Depone, in tal senso, l’assenza di un’univoca disposizione che consenta di ritenere tali attività lavorative “utili ai fini del trattamento previdenziale”.
Invero, a prescindere dalla necessità della verifica sulla duplice condizione, ai fini dell’affermazione della continuità del lavoro straordinario, della regolarità e della non saltuarietà della prestazione, non esiste una disposizione che consente la computabilità, ai fini del trattamento previdenziale, delle prestazioni straordinarie svolte (ndr. dai Carabinieri ) nel corso della loro carriera.
Né, tantomeno, potrebbe ricavarsi un tale principio dall’applicazione estensiva dell’articolo 2120 cc, non applicabile al pubblico impiego non privatizzato.
La base di calcolo
Non può estendersi, dunque, la base di calcolo dell’indennità di buonuscita a voci retributive (quali il compenso per lavoro straordinario) che, per quanto percepite con regolarità nell’ambito di una particolare fase del rapporto di lavoro, non sono espressamente contemplate dalla legge come utili ai fini della maturazione del rivendicato trattamento.

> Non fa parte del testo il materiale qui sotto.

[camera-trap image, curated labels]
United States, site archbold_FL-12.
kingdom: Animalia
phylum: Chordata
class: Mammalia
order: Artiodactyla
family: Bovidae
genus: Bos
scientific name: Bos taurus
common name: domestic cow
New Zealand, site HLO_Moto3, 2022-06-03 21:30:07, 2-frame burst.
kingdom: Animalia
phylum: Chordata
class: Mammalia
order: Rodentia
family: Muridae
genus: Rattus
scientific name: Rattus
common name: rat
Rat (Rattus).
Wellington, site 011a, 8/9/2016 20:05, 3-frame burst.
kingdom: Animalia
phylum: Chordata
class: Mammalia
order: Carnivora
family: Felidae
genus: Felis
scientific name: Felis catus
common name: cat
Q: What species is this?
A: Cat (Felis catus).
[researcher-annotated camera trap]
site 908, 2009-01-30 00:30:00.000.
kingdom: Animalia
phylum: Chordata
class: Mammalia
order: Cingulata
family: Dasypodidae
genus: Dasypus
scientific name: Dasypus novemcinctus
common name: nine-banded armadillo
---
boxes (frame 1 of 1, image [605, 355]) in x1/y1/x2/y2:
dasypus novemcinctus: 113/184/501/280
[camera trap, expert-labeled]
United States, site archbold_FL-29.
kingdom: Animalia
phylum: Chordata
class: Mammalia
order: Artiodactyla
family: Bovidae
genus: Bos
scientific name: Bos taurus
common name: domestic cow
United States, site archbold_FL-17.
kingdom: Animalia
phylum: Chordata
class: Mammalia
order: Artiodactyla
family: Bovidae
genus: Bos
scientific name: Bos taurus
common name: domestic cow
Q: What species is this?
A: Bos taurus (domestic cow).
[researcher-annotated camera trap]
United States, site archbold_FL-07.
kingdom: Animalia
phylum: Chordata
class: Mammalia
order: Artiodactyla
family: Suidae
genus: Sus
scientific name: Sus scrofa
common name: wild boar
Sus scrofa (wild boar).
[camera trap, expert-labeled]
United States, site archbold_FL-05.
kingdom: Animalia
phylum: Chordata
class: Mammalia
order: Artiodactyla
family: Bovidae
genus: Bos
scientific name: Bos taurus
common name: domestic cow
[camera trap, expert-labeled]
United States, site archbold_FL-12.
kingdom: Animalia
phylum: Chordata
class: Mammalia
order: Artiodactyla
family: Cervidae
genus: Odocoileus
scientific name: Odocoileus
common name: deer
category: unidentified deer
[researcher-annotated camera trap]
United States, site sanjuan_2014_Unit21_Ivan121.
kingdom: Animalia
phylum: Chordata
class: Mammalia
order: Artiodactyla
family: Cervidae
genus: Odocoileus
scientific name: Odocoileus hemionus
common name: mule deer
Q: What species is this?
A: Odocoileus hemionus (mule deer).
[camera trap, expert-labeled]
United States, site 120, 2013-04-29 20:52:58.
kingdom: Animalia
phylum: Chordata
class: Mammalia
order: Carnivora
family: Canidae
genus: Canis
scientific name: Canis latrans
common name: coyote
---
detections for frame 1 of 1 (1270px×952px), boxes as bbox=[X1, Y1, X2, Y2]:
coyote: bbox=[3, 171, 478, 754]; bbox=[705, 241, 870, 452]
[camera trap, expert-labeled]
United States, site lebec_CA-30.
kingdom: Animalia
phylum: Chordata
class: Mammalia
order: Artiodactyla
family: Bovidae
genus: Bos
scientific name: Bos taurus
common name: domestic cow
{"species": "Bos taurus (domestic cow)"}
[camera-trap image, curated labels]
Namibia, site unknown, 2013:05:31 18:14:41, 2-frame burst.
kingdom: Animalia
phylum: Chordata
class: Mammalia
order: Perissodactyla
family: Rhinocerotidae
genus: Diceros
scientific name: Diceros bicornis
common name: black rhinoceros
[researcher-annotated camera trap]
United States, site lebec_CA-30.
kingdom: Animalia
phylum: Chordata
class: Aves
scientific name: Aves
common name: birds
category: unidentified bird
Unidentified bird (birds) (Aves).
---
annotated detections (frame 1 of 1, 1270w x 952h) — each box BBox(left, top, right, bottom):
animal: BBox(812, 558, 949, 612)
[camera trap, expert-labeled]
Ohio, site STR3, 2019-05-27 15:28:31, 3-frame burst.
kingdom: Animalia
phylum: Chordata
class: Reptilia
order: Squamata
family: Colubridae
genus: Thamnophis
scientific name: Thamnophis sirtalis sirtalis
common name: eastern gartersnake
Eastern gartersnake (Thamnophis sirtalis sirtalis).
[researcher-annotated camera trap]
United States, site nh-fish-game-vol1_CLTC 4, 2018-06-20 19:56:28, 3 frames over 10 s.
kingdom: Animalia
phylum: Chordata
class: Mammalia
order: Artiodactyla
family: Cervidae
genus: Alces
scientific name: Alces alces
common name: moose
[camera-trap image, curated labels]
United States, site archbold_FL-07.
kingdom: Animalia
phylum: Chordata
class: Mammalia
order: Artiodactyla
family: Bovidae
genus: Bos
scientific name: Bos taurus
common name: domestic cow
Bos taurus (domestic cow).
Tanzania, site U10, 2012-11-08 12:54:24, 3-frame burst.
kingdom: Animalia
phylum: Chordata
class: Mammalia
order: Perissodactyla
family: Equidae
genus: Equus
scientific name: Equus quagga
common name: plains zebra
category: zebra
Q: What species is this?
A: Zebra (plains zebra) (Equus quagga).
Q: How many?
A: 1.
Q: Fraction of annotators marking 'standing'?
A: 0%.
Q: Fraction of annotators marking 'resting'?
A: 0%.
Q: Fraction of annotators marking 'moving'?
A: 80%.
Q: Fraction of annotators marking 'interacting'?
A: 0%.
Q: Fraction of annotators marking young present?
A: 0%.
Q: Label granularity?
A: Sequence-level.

Pertanto, non tutti gli emolumenti sono idonei all’incremento dell’indennità di fine servizio.
L’anzianità maturata presso l’amministrazione di comando o di distacco vale anche ai fini della progressione economica nell’amministrazione di appartenenza, ma non certo a fissare il diverso principio, derogatorio rispetto alle previsioni generali di cui all’articolo 38 Dpr 1032/1973, secondo cui ogni emolumento aggiuntivo percepito presso la nuova amministrazione debba valere ai fini del computo del Tfr; un principio derogatorio siffatto necessiterebbe, quantomeno, di una opzione normativa ben più chiara ed inequivoca.